Label Encoder is a method that is used to convert categorical columns to numeric so that they can fit machine learning models that only accept numeric data. It assigns each category in the feature a value between 0 and $n$, where $n$ is the number of categories.

In [None]:
for feature in cat_list:
    encoder = LabelEncoder()
    data[feature] = encoder.fit_transform(data[feature])

In [None]:
data.head()

## 3.2. Feature correlation analysis

In [None]:
# Let's build a feature correlation matrix
plt.figure(figsize=(32, 28), facecolor='gray')
sns.heatmap(data.corr(),
            annot=True,
            fmt='.1g',
            cmap='coolwarm',
            linecolor='blue',
            linewidths=1)
plt.title('Feature correlation matrix',
          fontsize=18,
          fontweight='bold');

In order to avoid the problems associated with multicolleniality.
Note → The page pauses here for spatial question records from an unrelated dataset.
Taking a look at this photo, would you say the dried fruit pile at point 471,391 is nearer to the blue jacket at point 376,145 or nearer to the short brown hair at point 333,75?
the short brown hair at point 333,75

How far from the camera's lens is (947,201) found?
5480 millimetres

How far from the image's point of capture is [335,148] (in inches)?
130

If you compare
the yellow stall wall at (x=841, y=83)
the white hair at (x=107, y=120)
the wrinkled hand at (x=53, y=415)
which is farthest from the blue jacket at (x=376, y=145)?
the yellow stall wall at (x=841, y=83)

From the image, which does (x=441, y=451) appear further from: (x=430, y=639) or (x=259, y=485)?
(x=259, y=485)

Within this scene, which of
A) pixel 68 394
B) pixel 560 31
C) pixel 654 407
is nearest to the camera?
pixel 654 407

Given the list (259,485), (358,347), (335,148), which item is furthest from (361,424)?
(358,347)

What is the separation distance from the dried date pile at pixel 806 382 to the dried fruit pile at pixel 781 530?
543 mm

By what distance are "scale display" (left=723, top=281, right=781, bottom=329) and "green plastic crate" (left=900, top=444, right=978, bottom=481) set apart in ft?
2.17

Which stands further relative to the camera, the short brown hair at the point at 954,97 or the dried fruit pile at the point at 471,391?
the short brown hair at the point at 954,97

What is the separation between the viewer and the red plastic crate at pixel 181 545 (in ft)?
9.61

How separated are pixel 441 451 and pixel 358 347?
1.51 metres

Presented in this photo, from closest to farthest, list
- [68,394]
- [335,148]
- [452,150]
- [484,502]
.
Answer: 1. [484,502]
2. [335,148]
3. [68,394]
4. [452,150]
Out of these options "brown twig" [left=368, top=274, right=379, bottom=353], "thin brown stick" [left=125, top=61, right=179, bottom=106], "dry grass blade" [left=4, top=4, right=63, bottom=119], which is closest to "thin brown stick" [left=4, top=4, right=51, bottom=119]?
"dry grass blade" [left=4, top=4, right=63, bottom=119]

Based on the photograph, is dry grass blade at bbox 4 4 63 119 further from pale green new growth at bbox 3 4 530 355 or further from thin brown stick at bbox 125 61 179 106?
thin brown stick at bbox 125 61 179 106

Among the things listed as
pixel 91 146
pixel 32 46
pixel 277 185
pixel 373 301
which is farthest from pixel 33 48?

In pairs of features, where the correlation coefficient is greater than or equal to 0.9 or less than or equal to -0.9, delete one of the features.

In [None]:
multicolleniar = ['Birth Rate', 'Armed Forces size', 'Co2-Emissions', 'CPI', 'Infant mortality', 'Urban_population']
data = data.drop(multicolleniar, axis=1)

# 4. Modeling

In [None]:
# Target veriable
y = data['Unemployment rate']
# Train data
X = data.drop('Unemployment rate', axis=1)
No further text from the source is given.